Recent developments in the South Africa housing market suggest that buyer activity is becoming less sensitive to interest rates. Homes are selling faster than historical averages despite elevated borrowing costs, pointing to resilient demand and changing market dynamics.
Key Overview
- Homes are selling faster despite high interest rates.
- Average selling time declined to 10 weeks and six days.
- Long-term average selling time is around 13 weeks.
- Buyer demand appears less dependent on borrowing costs.
- Pricing and online listings are influencing buyer decisions.
- Digital access to property information has increased competition.
- Residential developers continue to expand housing supply.
- More than 30,000 housing opportunities have been created by Thorntree Developments.
- Calls have been made to expand first-time buyer support.
- Demand remains resilient amid economic uncertainty.
South Africa Property Market Defies High Interest Rates
The South Africa property market is showing unexpected resilience as homes continue to sell faster despite elevated interest rates.

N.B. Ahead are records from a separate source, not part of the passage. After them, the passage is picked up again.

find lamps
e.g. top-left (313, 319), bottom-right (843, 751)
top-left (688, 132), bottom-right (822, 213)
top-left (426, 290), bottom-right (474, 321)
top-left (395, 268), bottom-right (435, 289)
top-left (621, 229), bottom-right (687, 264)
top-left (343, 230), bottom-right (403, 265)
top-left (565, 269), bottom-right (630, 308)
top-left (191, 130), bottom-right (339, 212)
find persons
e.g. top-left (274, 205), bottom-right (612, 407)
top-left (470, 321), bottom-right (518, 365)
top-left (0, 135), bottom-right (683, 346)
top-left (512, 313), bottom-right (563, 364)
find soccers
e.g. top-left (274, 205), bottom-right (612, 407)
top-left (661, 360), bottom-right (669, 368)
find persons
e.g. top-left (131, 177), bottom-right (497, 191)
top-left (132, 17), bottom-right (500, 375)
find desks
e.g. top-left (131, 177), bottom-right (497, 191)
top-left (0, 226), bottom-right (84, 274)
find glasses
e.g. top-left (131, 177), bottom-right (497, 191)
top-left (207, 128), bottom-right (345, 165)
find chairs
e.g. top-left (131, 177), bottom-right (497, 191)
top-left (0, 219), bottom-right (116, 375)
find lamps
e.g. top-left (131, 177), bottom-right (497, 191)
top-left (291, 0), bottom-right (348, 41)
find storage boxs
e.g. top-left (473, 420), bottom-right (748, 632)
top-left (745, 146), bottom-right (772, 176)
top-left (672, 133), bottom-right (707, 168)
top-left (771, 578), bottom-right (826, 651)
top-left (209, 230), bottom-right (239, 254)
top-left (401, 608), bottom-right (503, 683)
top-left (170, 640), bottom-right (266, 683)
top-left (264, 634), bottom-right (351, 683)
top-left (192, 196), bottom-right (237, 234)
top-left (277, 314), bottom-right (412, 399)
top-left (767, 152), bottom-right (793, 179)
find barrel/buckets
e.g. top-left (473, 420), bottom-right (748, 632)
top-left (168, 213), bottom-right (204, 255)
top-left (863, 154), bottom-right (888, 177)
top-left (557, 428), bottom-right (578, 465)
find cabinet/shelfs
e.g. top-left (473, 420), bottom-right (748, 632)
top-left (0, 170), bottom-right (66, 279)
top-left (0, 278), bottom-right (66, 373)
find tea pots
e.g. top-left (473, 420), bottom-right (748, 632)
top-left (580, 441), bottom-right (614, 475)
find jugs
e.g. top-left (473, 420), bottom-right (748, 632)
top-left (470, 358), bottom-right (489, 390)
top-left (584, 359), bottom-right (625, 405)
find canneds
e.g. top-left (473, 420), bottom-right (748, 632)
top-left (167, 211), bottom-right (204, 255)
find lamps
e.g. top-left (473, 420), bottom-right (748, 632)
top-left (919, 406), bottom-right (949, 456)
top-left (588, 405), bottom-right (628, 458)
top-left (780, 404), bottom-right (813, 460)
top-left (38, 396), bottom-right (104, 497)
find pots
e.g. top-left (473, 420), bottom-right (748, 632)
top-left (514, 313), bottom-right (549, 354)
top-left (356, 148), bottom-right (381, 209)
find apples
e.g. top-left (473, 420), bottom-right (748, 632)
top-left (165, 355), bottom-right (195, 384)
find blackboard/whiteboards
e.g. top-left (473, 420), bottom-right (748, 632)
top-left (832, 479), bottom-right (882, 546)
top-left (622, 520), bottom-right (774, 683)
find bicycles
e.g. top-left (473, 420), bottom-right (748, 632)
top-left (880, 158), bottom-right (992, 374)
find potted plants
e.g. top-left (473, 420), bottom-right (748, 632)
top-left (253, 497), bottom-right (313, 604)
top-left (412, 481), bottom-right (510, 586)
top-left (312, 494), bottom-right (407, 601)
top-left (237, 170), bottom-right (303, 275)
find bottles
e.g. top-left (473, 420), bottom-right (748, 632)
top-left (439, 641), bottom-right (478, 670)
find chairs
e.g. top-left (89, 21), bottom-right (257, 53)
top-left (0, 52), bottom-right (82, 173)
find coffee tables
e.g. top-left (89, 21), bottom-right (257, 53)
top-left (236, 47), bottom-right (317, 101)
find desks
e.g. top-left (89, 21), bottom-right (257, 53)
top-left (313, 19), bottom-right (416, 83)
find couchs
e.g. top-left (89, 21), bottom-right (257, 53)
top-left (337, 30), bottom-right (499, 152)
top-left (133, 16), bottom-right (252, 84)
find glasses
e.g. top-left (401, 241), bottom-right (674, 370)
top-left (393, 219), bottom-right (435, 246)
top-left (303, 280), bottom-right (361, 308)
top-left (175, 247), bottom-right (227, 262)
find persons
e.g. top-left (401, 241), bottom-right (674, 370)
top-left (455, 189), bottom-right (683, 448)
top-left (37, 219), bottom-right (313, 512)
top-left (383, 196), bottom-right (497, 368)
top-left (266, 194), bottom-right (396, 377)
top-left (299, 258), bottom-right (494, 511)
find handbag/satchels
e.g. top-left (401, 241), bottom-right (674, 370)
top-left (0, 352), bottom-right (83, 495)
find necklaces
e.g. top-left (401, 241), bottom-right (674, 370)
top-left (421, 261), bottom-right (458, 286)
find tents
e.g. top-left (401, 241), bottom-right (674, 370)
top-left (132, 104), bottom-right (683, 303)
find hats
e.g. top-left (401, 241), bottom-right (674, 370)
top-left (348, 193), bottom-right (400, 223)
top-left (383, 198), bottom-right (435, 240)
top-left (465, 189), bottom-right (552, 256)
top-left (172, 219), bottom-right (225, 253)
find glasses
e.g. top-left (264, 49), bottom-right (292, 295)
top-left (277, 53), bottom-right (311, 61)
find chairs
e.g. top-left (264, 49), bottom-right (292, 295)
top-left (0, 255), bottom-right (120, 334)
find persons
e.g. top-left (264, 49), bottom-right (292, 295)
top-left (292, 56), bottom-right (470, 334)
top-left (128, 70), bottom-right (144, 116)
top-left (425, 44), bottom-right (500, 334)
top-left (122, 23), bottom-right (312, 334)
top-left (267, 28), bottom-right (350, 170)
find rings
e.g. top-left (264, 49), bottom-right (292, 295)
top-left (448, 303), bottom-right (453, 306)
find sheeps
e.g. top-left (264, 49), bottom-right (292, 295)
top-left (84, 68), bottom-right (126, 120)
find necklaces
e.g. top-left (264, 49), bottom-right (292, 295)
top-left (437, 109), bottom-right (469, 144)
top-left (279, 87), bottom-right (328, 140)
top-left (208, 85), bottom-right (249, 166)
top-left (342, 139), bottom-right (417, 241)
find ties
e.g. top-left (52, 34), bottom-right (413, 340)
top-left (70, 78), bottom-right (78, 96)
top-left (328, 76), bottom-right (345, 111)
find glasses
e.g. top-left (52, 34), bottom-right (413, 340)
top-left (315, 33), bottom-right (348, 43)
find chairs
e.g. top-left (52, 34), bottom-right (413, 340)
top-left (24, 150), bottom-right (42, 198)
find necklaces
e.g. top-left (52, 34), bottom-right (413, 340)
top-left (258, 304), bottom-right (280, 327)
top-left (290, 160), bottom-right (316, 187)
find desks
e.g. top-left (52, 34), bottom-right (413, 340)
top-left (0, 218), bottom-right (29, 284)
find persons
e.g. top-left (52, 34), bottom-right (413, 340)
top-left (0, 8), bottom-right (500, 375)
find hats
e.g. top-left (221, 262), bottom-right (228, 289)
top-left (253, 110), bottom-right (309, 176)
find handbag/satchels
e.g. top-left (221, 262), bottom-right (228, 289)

Traditionally, rising borrowing costs have slowed housing activity and extended the amount of time properties remain on the market. However, recent data suggest that this long-standing relationship has weakened.
According to Sandra Gordon, an independent research economist, even the aggressive post-pandemic rate hiking cycle failed to push average selling times above the long-term average of 13 weeks.
Instead, the latest FNB Estate Agent Survey shows that the national average time required to sell a property declined by one week to 10 weeks and six days during the second quarter of 2026.
The trend indicates that buyer activity is proving more resilient than many analysts had anticipated.
This shift suggests that factors beyond interest rates are increasingly shaping housing demand and influencing market behavior.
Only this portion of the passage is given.